ABOUT UNEXPECTED TOKEN

In January of 2006, twelve students and two instructors at the School of the Art Institute of Chicago began a fourteen-week investigation of the practice of programming for art.   According to Whitney curator Christiane Paul, code is the "paint and canvas" of the digital artist.   Yet code transcends traditional mediums because it enables artists to write their own tools as artist Woo Young Chong has done in her piece, 50 brushes for the night sky .

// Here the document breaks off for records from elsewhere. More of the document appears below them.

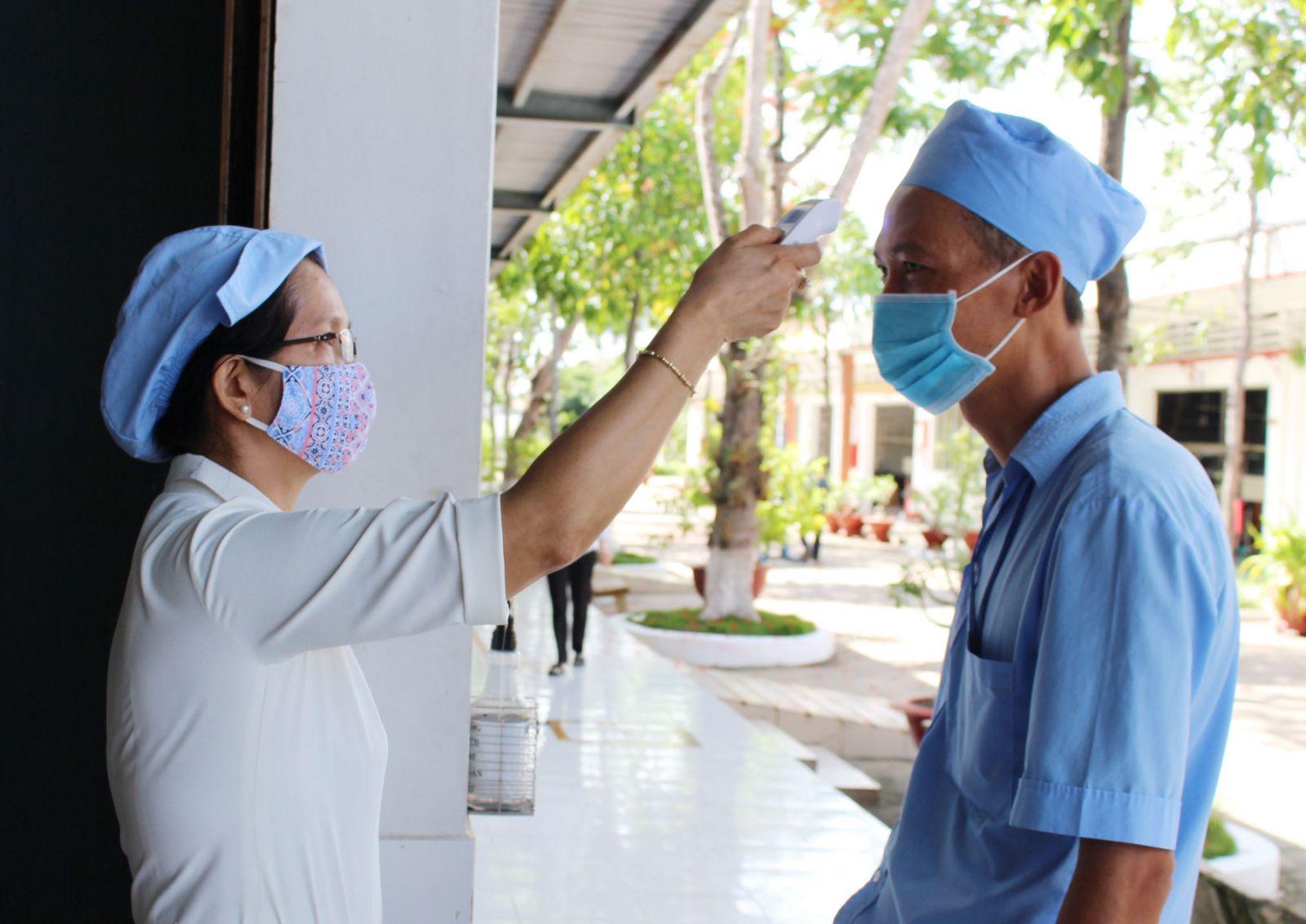 Nguy cơ dịch bệnh Covid-19 vẫn luôn thường trực, vì vậy cần thực hiện nghiêm các biện pháp phòng, chống dịch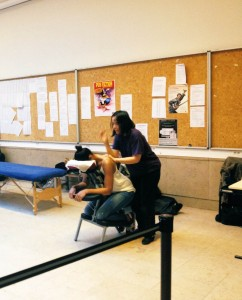 Anne fait un massage Amma assis à Sciencepo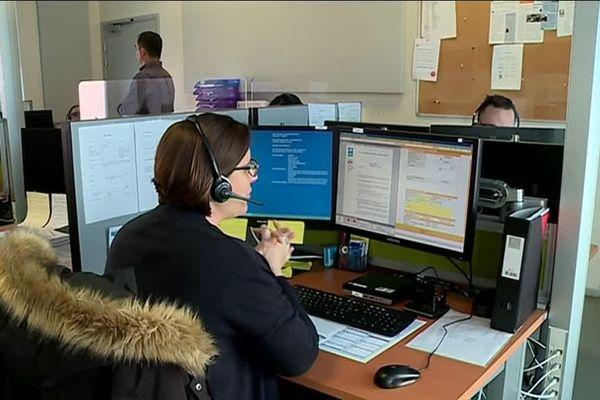 14 salariés traitent plusieurs centaines d'appels par jour.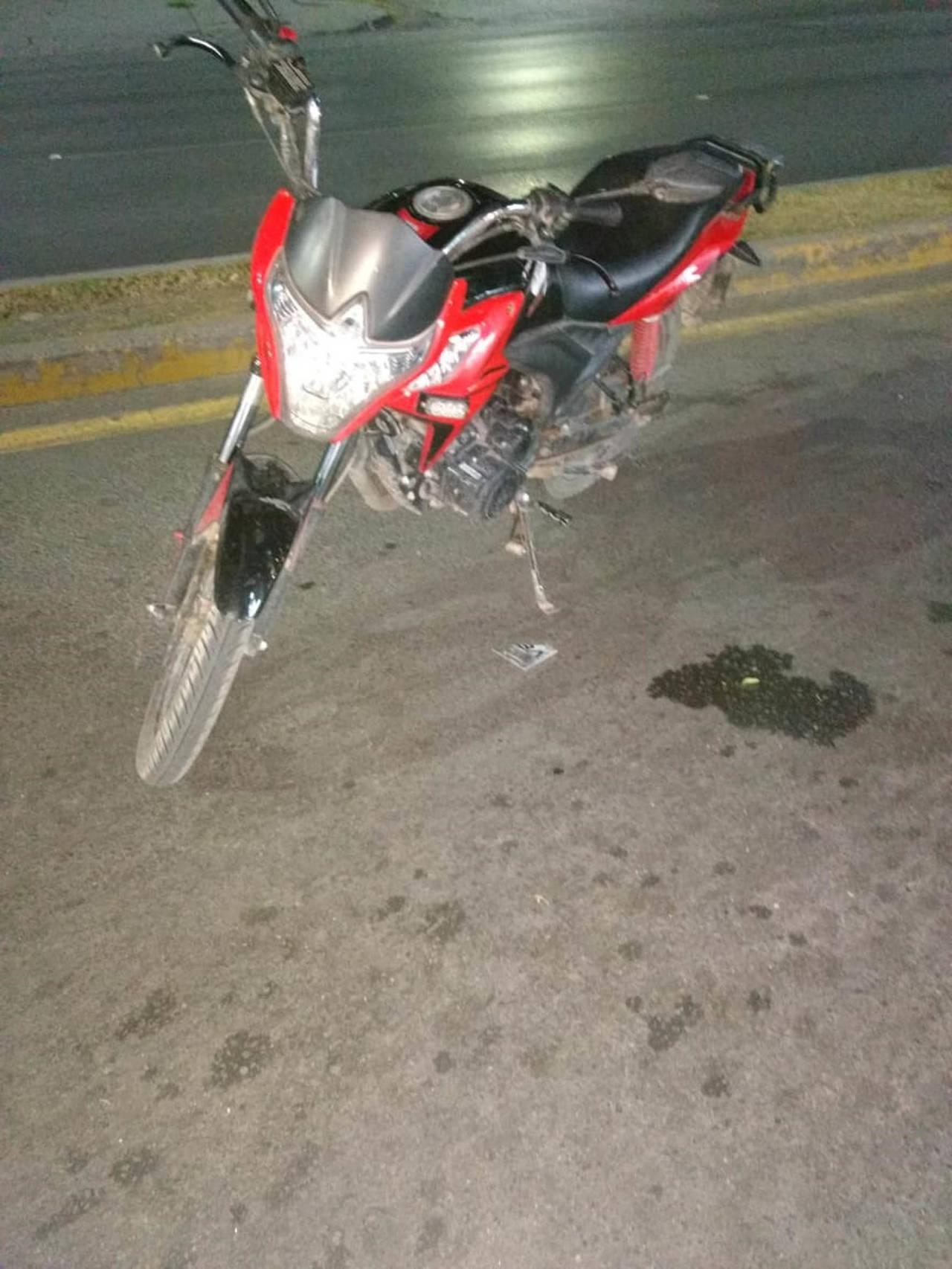 Motociclistas se impactan contra vehículo: 3 heridos
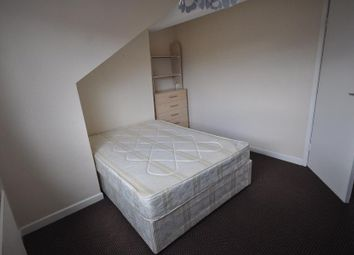 3 bed shared accommodation to rent in Brudenell Grove, Hyde Park, Leeds LS6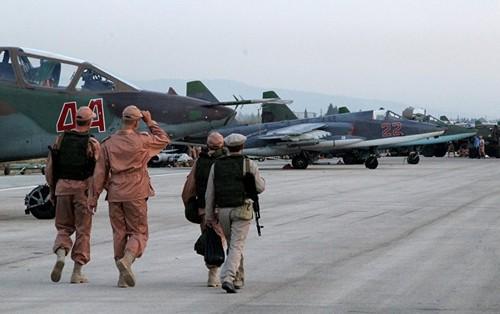 Rússia bombardeia alvos na Síria 08Out2015.jpg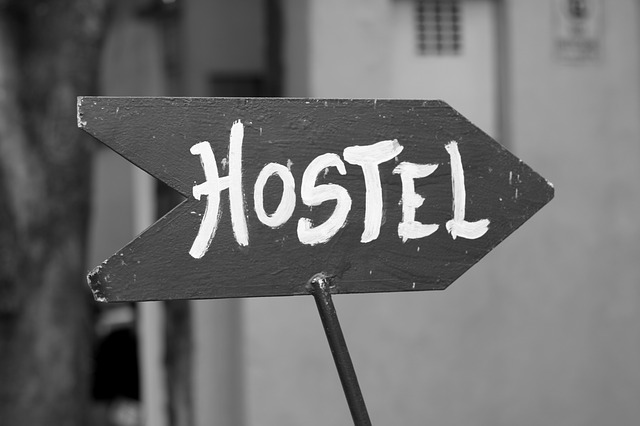 šipka s nápisem hostel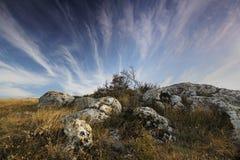 Berg landskap och molnig himmel Fotografering för Bildbyråer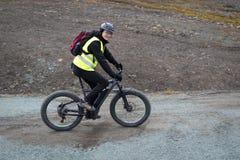 Vuxen man som rider en elektrisk fatbike Royaltyfri Foto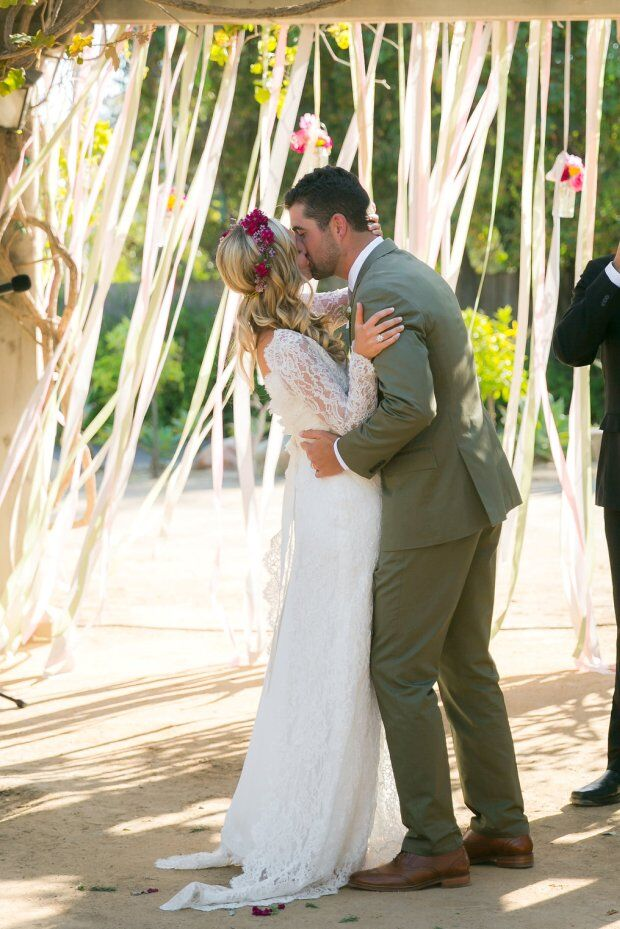 santabarbarawedding.com | Santa Barbara Wedding Style Blog | Couple Kissing | Soleil Events | Wedding Ceremony | Ribbon Ceremony Decor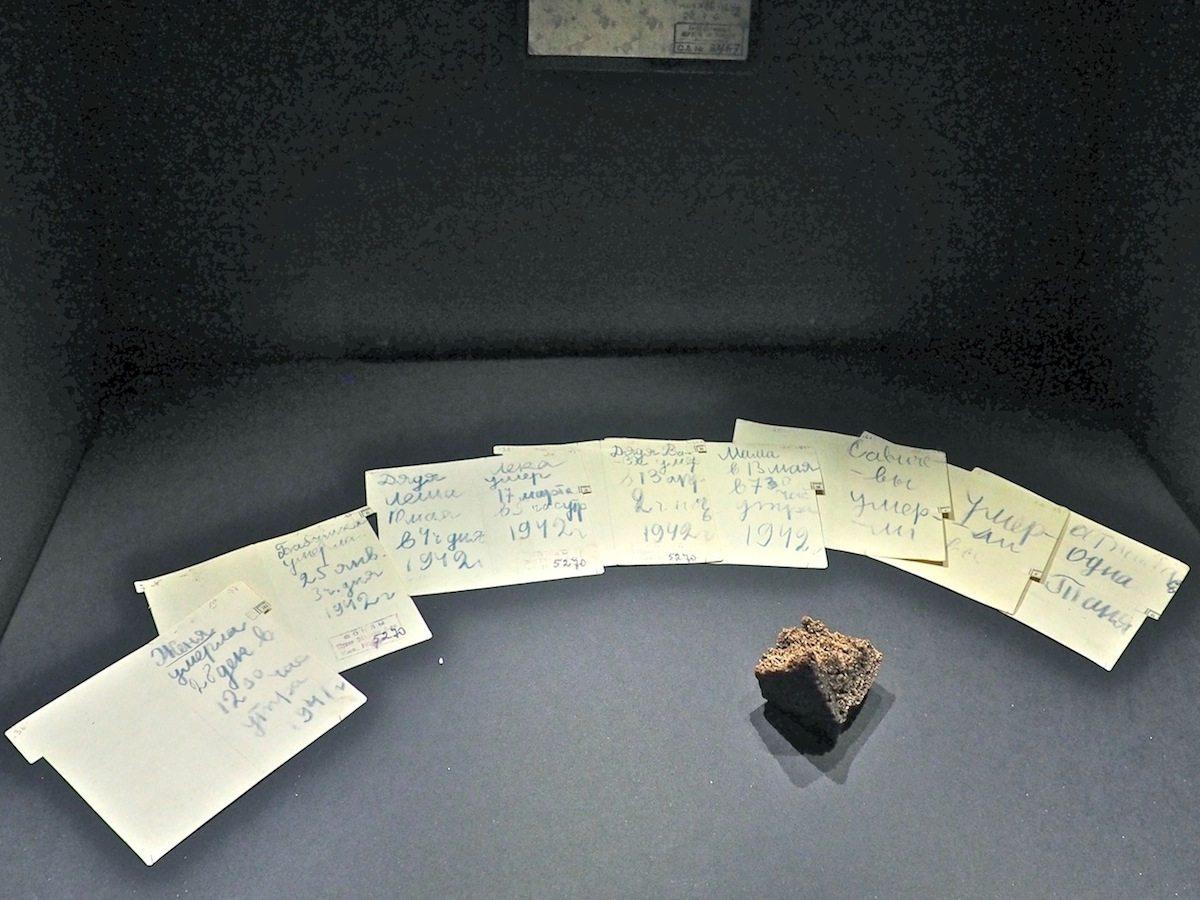 Hunger als Waffe.. Die Belastung Polens durch die sowjetischen Besatzer zu Beginn des Krieges und in den langen Jahren danach zieht eine Linie durch die Ausstellung. Die unzähligen Opfer auf russischer Seite werden darüber nicht vergessen. Die Tagebuchblätter der zwölfjährigen Tanya Sawichewa verzeichnen den Verlust ihrer gesamten Familie im belagerten Leningrad.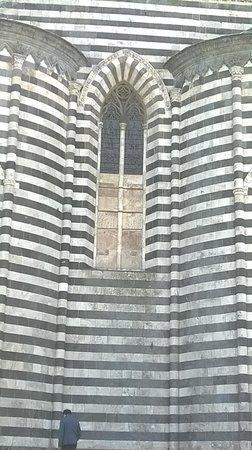 Duomo di Orvieto: Side view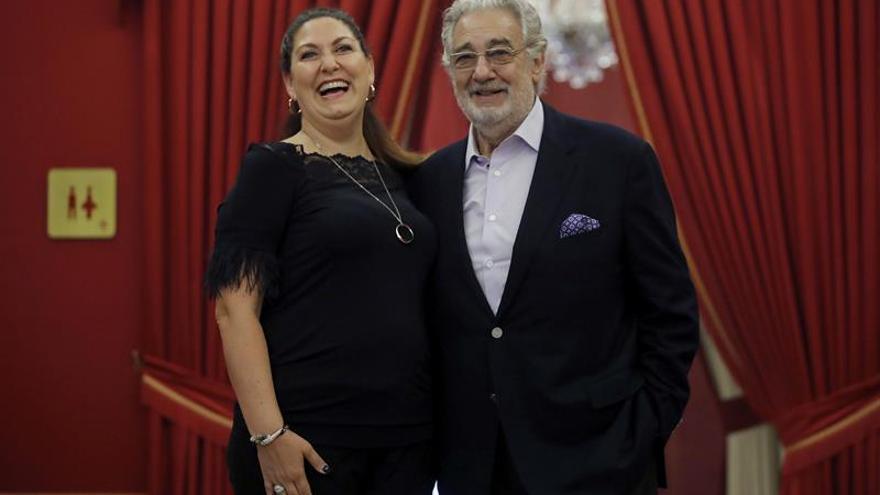 """Plácido Domingo llega a 3.900 funciones en su """"adorada"""" Madrid con """"Macbeth"""""""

The Unexpected Token exhibition presents a glimpse of the process of learning how to sketch in code.   Several artists resisted the utopian possibilities of clean display and rapid calculation offered by the computer.   Eunhye Chung transposes her daytime habit of obsessively doodling circular forms by avoiding loop syntax and hand-coding each digital ellipse.   Joshua Shanholtz builds an analog random number machine to avoid the computer's flawed process of generating random number seeds.   Matthew Nelson creates an interactive system in which visitors to the gallery contribute to a ever-expanding wall collage of machine-generated scribbles.

Code can be a form of creative writing.   Seth Hunter and Nancy Kim visualize and animate text with code. Si Nae Kim reprograms the text of a social security number in full color.   Two artists here explore abstracted narrative with code: Andrew Hicks recreates an abstracted narrative of aging while Emily Kuehn invites the viewer to sonically engage with a virtual hysteric.   Both Philip Granke and Andie Giafaglione explore code as a method of making simple text-based rules incredibly complex when iterated over time or remixed with subtle changes.  

This exhibition provides a glimpse into each of our processes over the course of the semester.   Please explore, participate and enjoy the work presented here.